Data source:  Statistics: children in need and child protection, Department for Education and local data collection, for example, audit of individual case records.

c) Proportion of children and young people who received a therapeutic intervention after experiencing abuse or neglect who had a review of how effective the therapeutic intervention was.

Numerator – the number in the denominator who had a review of how effective the therapeutic intervention was.

Denominator – the number of children and young people who received a therapeutic intervention after experiencing abuse or neglect.

Data source:  Statistics: children in need and child protection, Department for Education and local data collection, for example, audit of individual case records.

Outcome

a) Acceptability of therapeutic interventions offered to children and young people who experienced abuse and neglect.

Data source: Local data collection, for example, feedback from children and young people supported by children's services.

b) Health and wellbeing of children and young people who experienced abuse or neglect.

Data source: Local data collection, for example, feedback from children and young people supported by children's services.

What the quality statement means for different audiences

Service providers (such social services, sexual health services, drug and alcohol services, child and adolescent mental health services, youth offending services and primary and secondary care services) ensure that members of staff who support children and young people who have experienced abuse or neglect are trained to carry out an effective detailed assessment of therapeutic needs. This is to establish the most appropriate therapeutic interventions, make referrals or to deliver these interventions, and to evaluate their effectiveness. They are also trained to discuss the interventions with children and young people in a way that helps shared decision making.

Practitioners (such as social workers, mental health professionals, specialist drug services professionals, health visitors, GPs, community nurses, youth workers and probation officers) ensure that they offer the most appropriate therapeutic interventions to children and young people who have experienced abuse or neglect based on a detailed assessment of their therapeutic needs. They also ensure that children and young people understand their choices and that if they decide to start the therapeutic intervention, they discuss throughout how effective it is.

Commissioners (such as local authorities, clinical commissioning groups and NHS England) commission services in which children and young people who have experienced abuse or neglect have access to the most suitable and effective therapeutic interventions.

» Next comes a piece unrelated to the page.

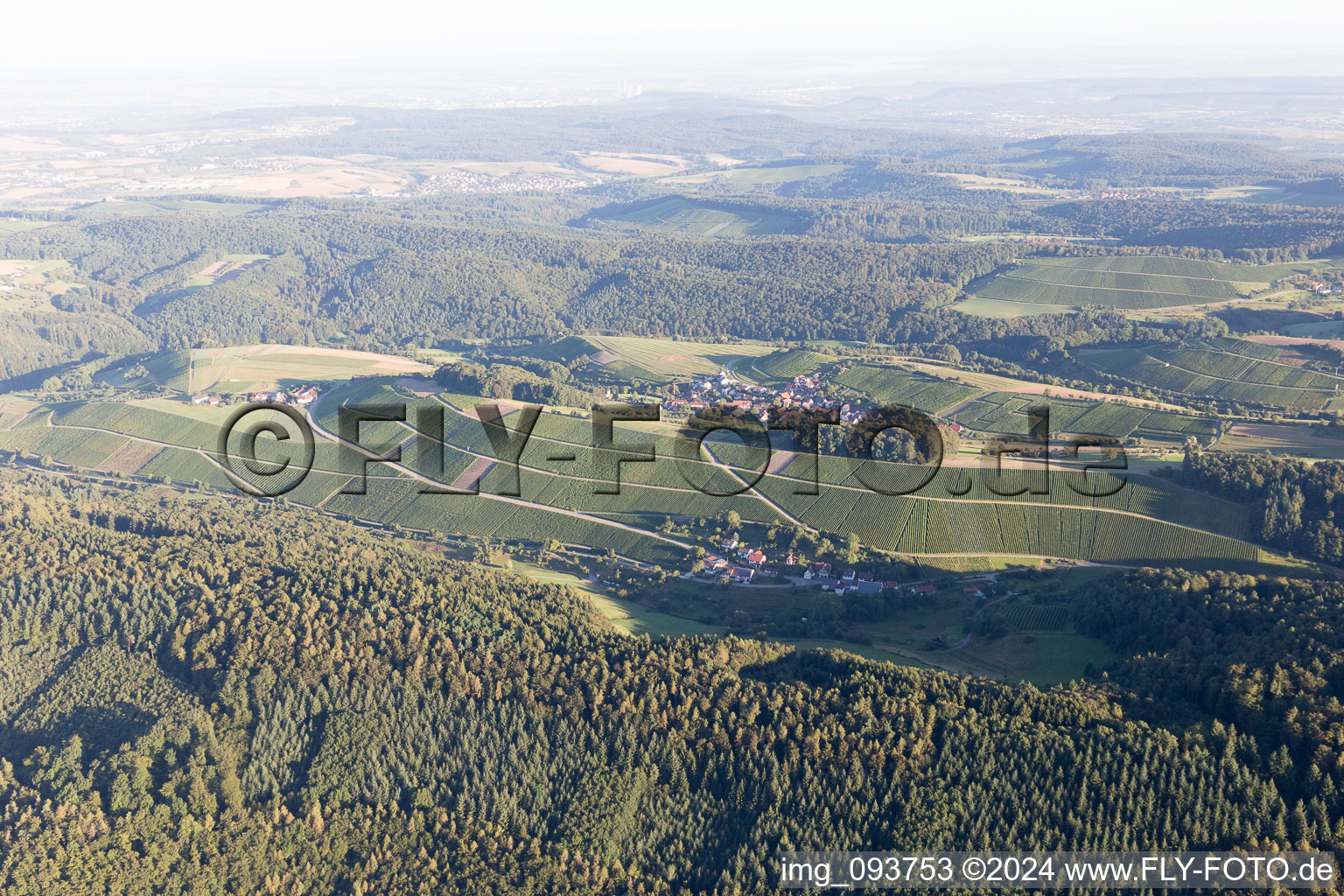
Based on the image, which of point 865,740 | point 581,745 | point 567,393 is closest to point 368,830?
point 581,745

Children and young people who have experienced abuse or neglect are offered therapeutic interventions that are seen as the most suitable for their circumstances. They have an opportunity to discuss their options, and get an explanation from their practitioner about what the interventions are and what they involve. They have a choice to participate in the interventions or not if they do not feel ready at that point.

Source guidance

Child abuse and neglect (2017) NICE guideline NG76, recommendations 1.7.1, 1.7.2 and 1.7.3

Definitions of terms used in this quality statement

Children and young people who have experienced abuse or neglect

Includes those assessed as 'in need', likely to suffer significant harm or suffering significant harm.

[NICE's guideline on child abuse and neglect, section 1.6]

Equality and diversity considerations

Children and young people who need to communicate with practitioners about abuse or neglect may have problems with communication, for example because they are very young (pre-verbal) or because of disability or speech or language problems. The support may be in the form of more frequent visits, involving family members who know the child or young person well (where they are not implicated in the abuse or neglect) and any specialists who can help with the communication such as speech and language therapists or interpreters.